If you’re suffering from leg cramps or muscle spasms, magnesium may be your miracle mineral. Magnesium supplementation has shown to be especially effective in reducing leg cramps and spasms during pregnancy. And apart from soothing leg cramps and spasms, magnesium provides a whole host of other benefits—from lifting moods to calming nerves to giving you better energy during the day and more restful sleep at night.
Warm-ups and Stretching
Staying active is important for warding off disease, prolonging your life, increasing circulation, and a long list of other benefits. But when engaging in any strenuous activity, it’s important to properly warm and cool your muscles to avoid tension.
An effective warm-up can be a 5-10 minute brisk walk or a few minutes spent jogging in place. This will raise the heart rate and prepare the body for activity. And immediately post-workout, you should engage in mindful stretches that concentrate on the muscles used during exercise. Deliberate, long stretches lasting 20-30 seconds on each side of the body should be utilized for 10 or 15 minutes minimum.

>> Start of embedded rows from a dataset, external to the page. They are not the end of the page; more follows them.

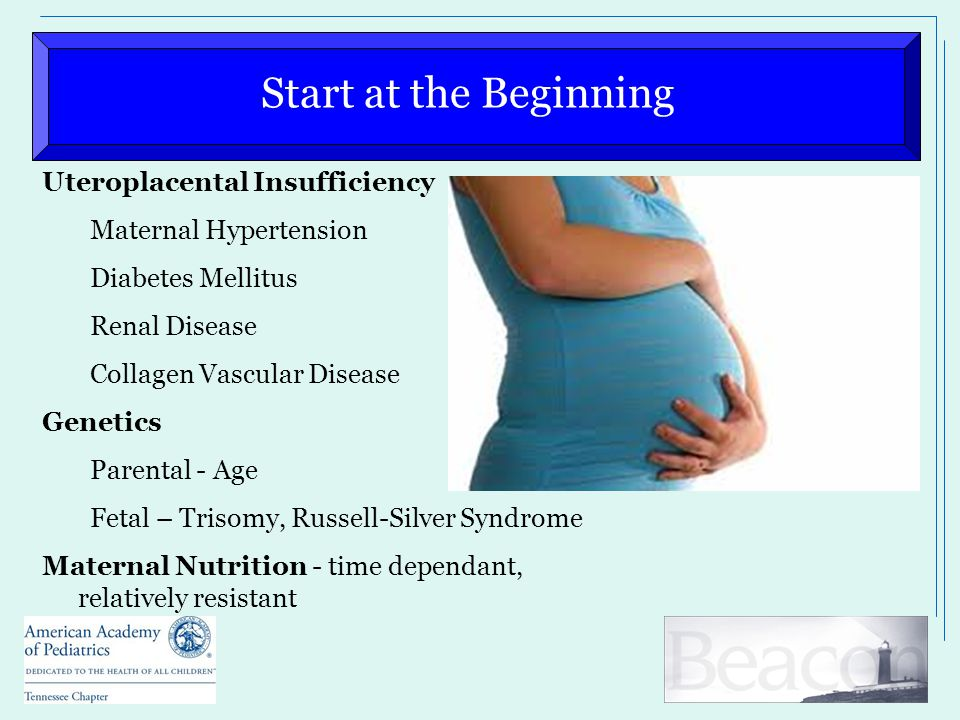 Start at the Beginning Uteroplacental Insufficiency Maternal Hypertension Diabetes Mellitus Renal Disease Collagen Vascular Disease Genetics Parental - Age Fetal – Trisomy, Russell-Silver Syndrome Maternal Nutrition - time dependant, relatively resistant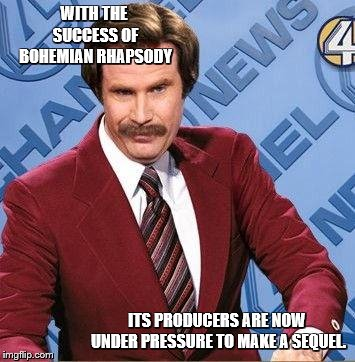 Ron Burgundy | WITH THE SUCCESS OF BOHEMIAN RHAPSODY ITS PRODUCERS ARE NOW UNDER PRESSURE TO MAKE A SEQUEL. | image tagged in ron burgundy | made w/ Imgflip meme maker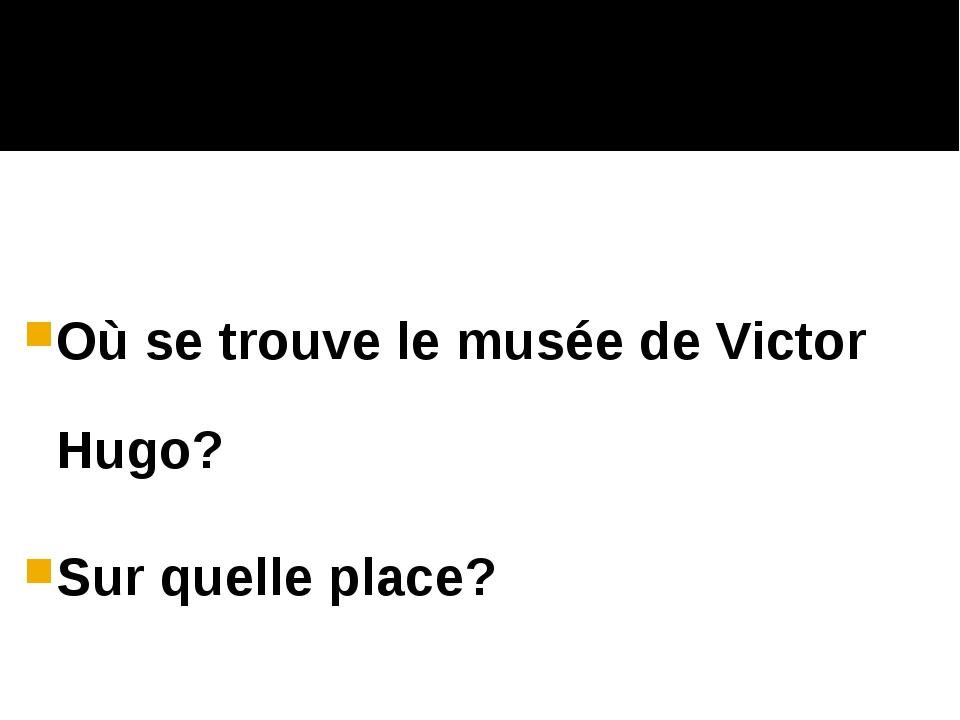 Où se trouve le musée de Victor Hugo? Sur quelle place?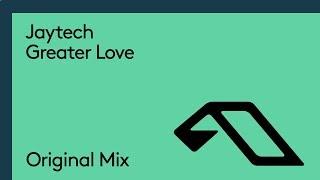 Jaytech - Greater Love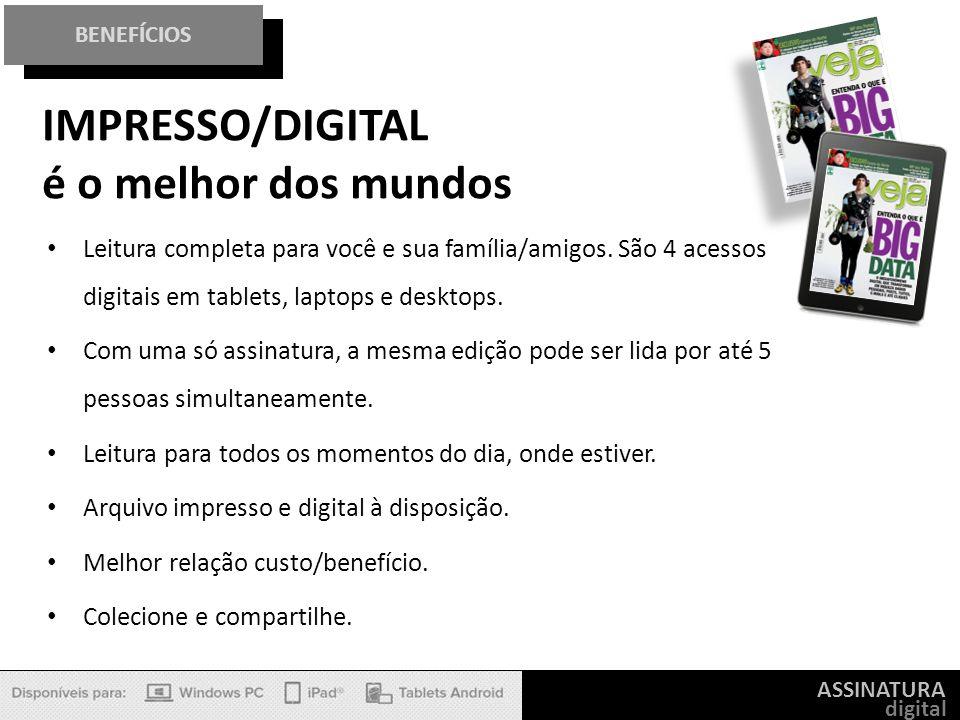 ASSINATURA digital BENEFÍCIOS Leitura completa para você e sua família/amigos. São 4 acessos digitais em tablets, laptops e desktops. Com uma só assin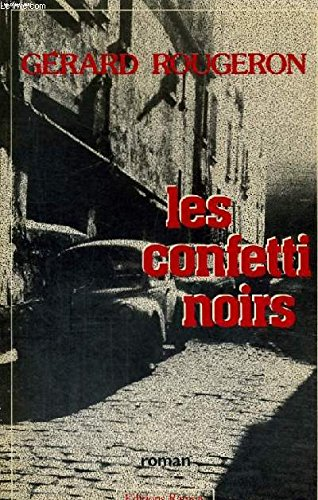 9782859562076: Les confetti noirs: Roman (French Edition)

Many massage modalities can improve circulation and may help to lessen the effects and frequency of leg cramps and spasms. Deep tissue or Swedish massages can work wonders for stiff, tight muscles, and they have the added benefit of being a powerful mood-booster, as well as profoundly relaxing.
Deep tissue massage can be intense—even painful at times—but generally speaking, they tend to be well worth the trouble (and price of admission).

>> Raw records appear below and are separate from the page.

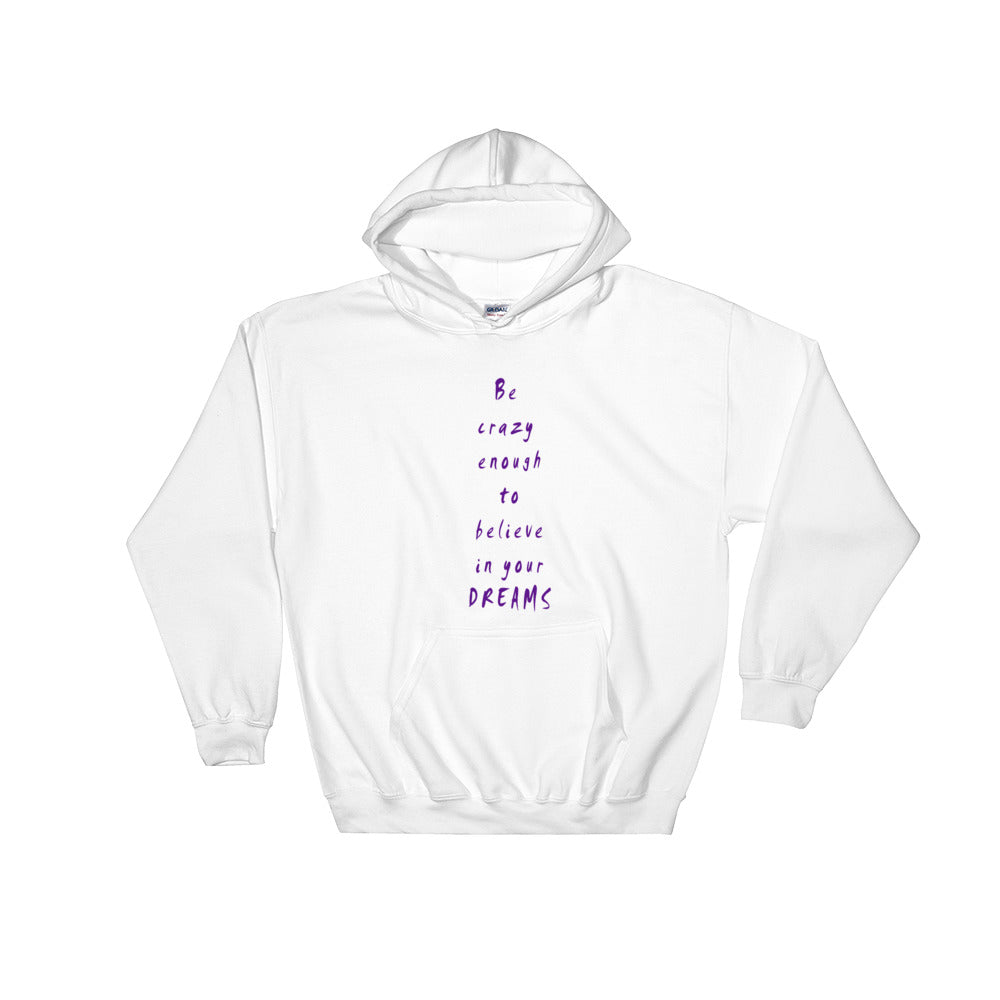 Be Crazy Enough Hooded Sweatshirt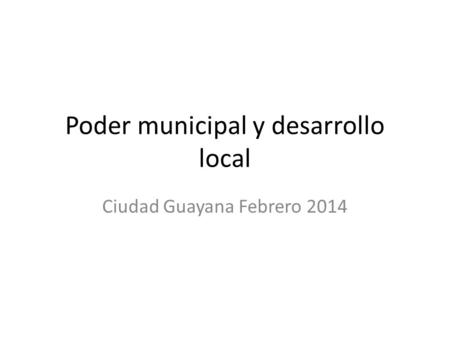 Poder municipal y desarrollo local
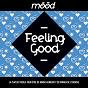 Compilation Mood: Feeling Good (La playlist idéale pour être de bonne humeur et se donner de l'énergie) avec Frànçois & the Atlas Mountains / Black Yaya / Fakear / Generationals / Jil Is Lucky...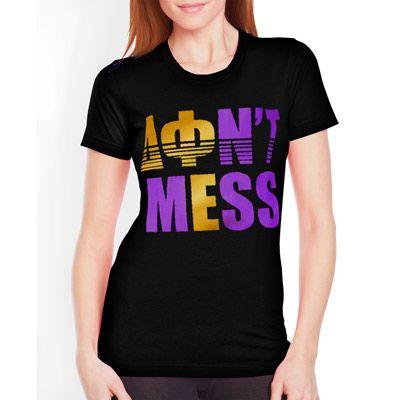 "Sorority Rush / Recruitment Shirt ""don't mess"" Design.  Available for all organizations!  $9.90 ea.  #sorority #rush #recruitment @mariannacampanele"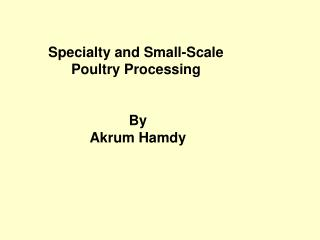 Specialty and Small-Scale  Poultry Processing  By Akrum Hamdy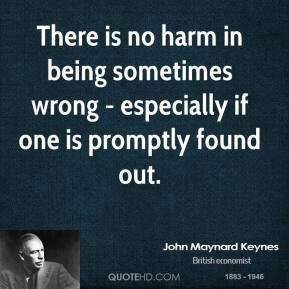John Maynard Keynes - There is no harm in being sometimes wrong - especially if one is promptly found out.
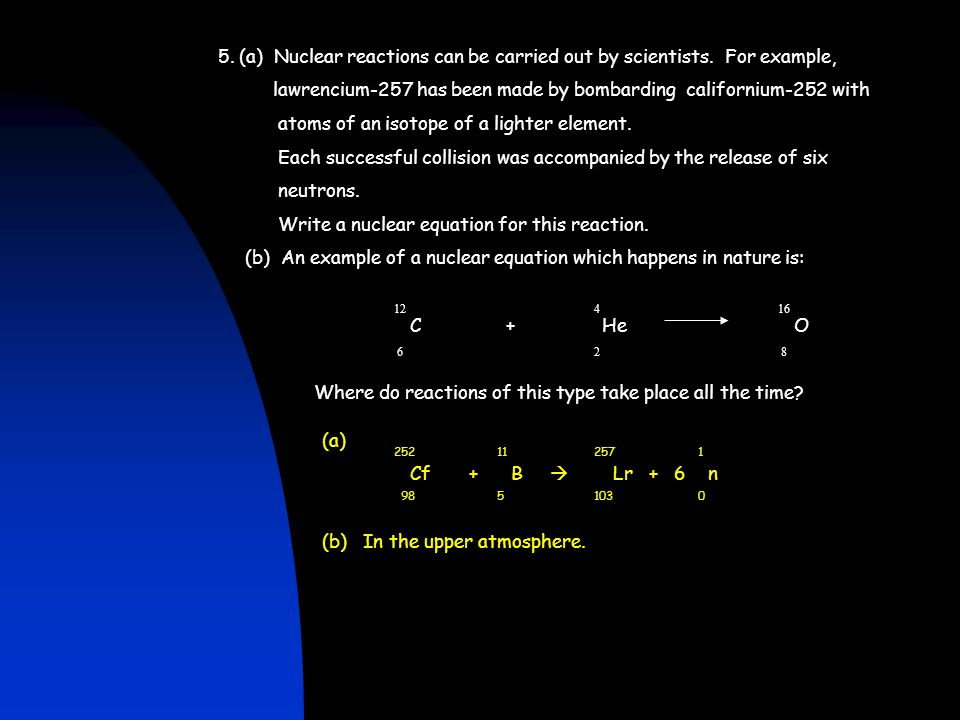 5. (a) Nuclear reactions can be carried out by scientists. For example, lawrencium-257 has been made by bombarding californium-252 with atoms of an is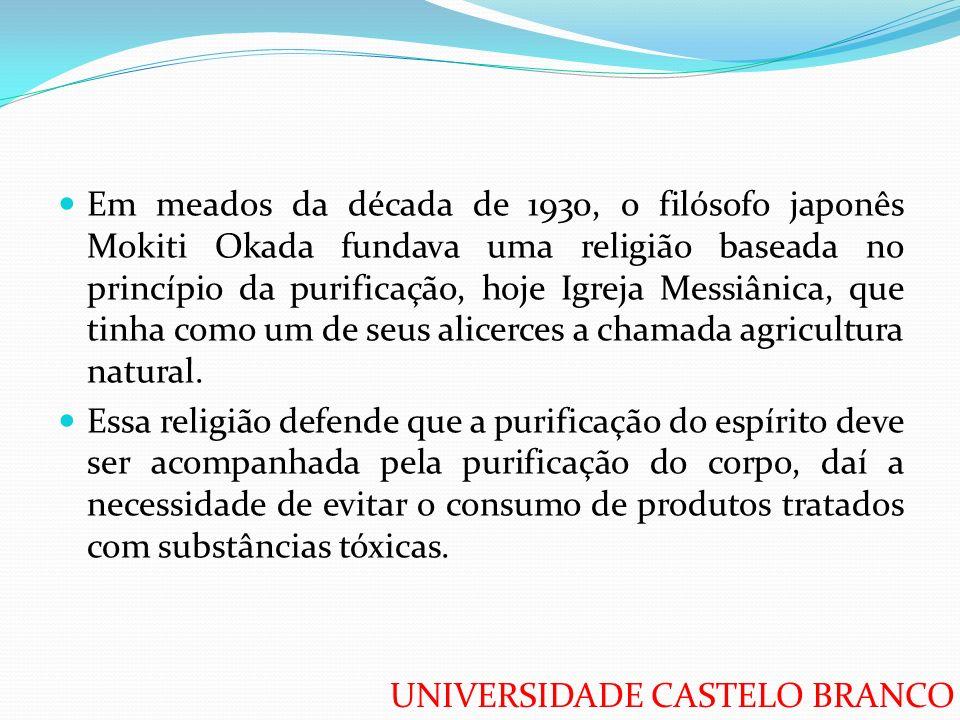 Em meados da década de 1930, o filósofo japonês Mokiti Okada fundava uma religião baseada no princípio da purificação, hoje Igreja Messiânica, que tinha como um de seus alicerces a chamada agricultura natural.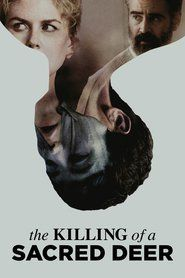 The Killing of a Sacred Deer 2017 Full Movie Online Download & Streaming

If you’re prone to leg cramps, it’s a good idea to lay off the alcohol intake and up your water consumption. On average, it’s recommended that the average person consumes approximately eight eight-ounce glasses of water per day—but if you’re sweating a lot or are moderately active, you may need more. Track your water consumption vigorously—dehydrated muscles are prone to cramping, tightness, and discomfort. Proper hydration and electrolyte balance are important for healthy muscle function.